What does CUDA_ERROR_INVALID_IMAGE mean? This should be a quick one...

I’m calling my kernel with one block, and a user selectable number of threads. If I do any number of threads from 1 to 192, everything works as it should, but if I give it 193, I get back an error of CUDA_ERROR_INVALID_IMAGE. I haven’t been able to find in the documentation or by googling what that error actually indicates. What’s the general interpretation of that code?

the kernel call and error code setting is as follows:

Sanders<<<1,probSize>>>(fex, _Dneq, _Dy, _Dt, _Dtout, _Ditol, _Drtol, _Datol, _Ditask, _Distate, _Diopt, _Drwork, _Dlrw, _Diwork, _Dliw, jex, _Djt, _Dcommon, _Derr,probSize);

		error = cudaGetLastError();		

		error2 = cudaThreadSynchronize();

where probSize is set by the user at run time. This is running on a Tesla cluster node, and it only copies a small ammount of data, so I’m skeptical that I might be running out of memory.

Thanks,

Paul

Actually, I just realized I was looking at the driver api error enumeration on accident. It’s actually cudaErrorLaunchOutOfResources. If I change the code to:

int threadsPerBlock = 192;

		int blocksPerGrid = (probSize + threadsPerBlock -1)/threadsPerBlock;

		cudaEventRecord(start, 0);

		Sanders<<<blocksPerGrid,threadsPerBlock>>>(fex, _Dneq, _Dy, _Dt, _Dtout, _Ditol, _Drtol, _Datol, _Ditask, _Distate, _Diopt, _Drwork, _Dlrw, _Diwork, _Dliw, jex, _Djt, _Dcommon, _Derr,probSize);

		error = cudaGetLastError();		

		error2 = cudaThreadSynchronize();

I get a Launch Failure instead in error2, with No Errors from error, rather than LaunchOutOfResources from error and NoErrors from error2…

So, my kernel creates a rather large number of locals variables (around 30 or so) for each thread. Could this be the cause for running out of resources?

- Information supplied:
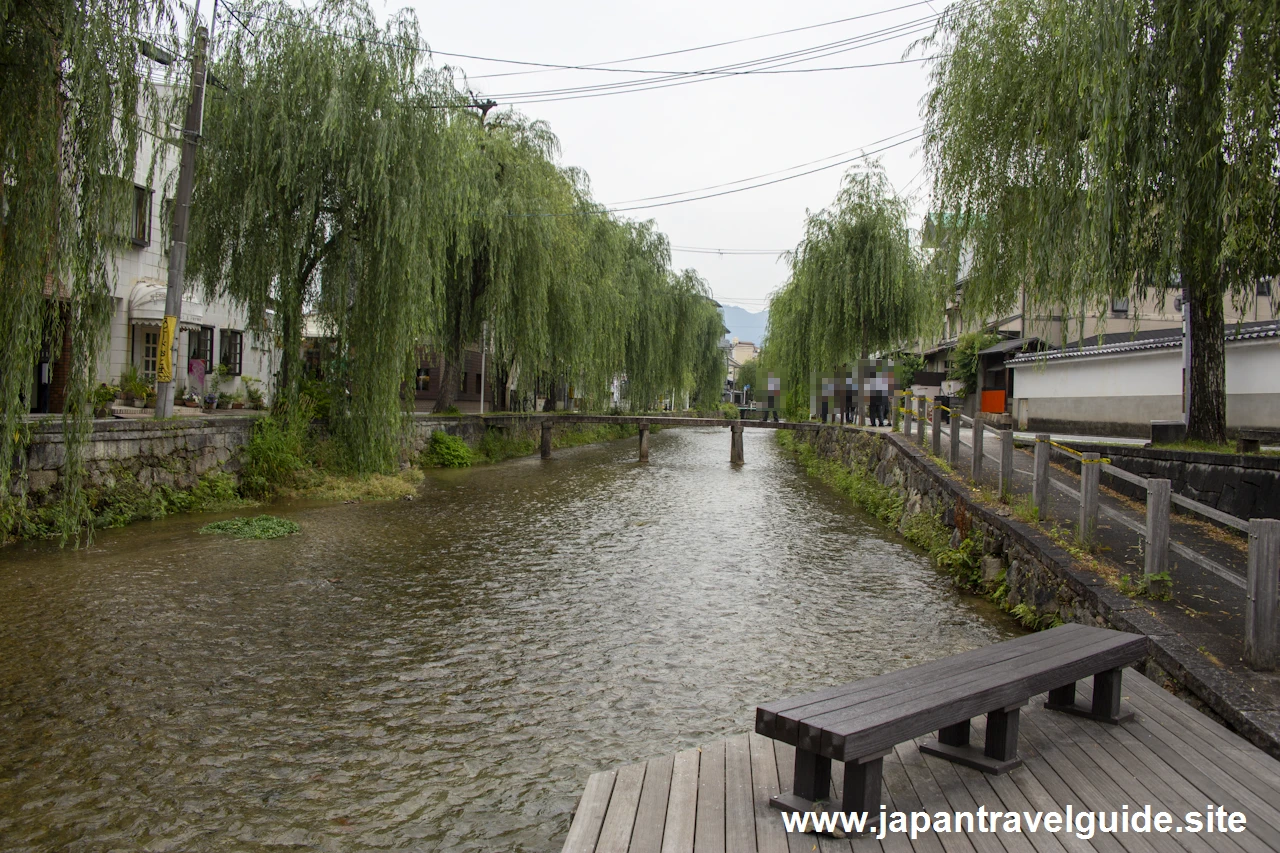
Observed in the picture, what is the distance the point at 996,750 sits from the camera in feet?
11.0

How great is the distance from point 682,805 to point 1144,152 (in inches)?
245

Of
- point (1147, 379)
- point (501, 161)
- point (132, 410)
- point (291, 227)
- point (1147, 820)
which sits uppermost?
point (501, 161)

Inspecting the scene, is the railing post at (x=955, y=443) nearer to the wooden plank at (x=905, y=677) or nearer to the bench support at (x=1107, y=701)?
the wooden plank at (x=905, y=677)

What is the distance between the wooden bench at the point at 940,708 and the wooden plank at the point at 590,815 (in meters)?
0.63

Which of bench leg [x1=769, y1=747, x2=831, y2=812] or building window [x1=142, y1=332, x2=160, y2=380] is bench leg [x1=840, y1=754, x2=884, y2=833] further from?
building window [x1=142, y1=332, x2=160, y2=380]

- Parts of the exercise:
(A) From the CUDA thread, copy the passage starting at "where probSize is" and ending at "out of memory.".
(B) Answer these questions from the CUDA thread:
(i) Which range of thread counts does the poster say works as it should?
(ii) What value is threadsPerBlock set to in the revised code?
(iii) About how many local variables does the kernel create for each thread?
The listing is separate material from the CUDA thread.

- Expected outputs:
(A)
where probSize is set by the user at run time. This is running on a Tesla cluster node, and it only copies a small ammount of data, so I’m skeptical that I might be running out of memory.

(B)
(i) 1 to 192 threads
(ii) 192
(iii) Around 30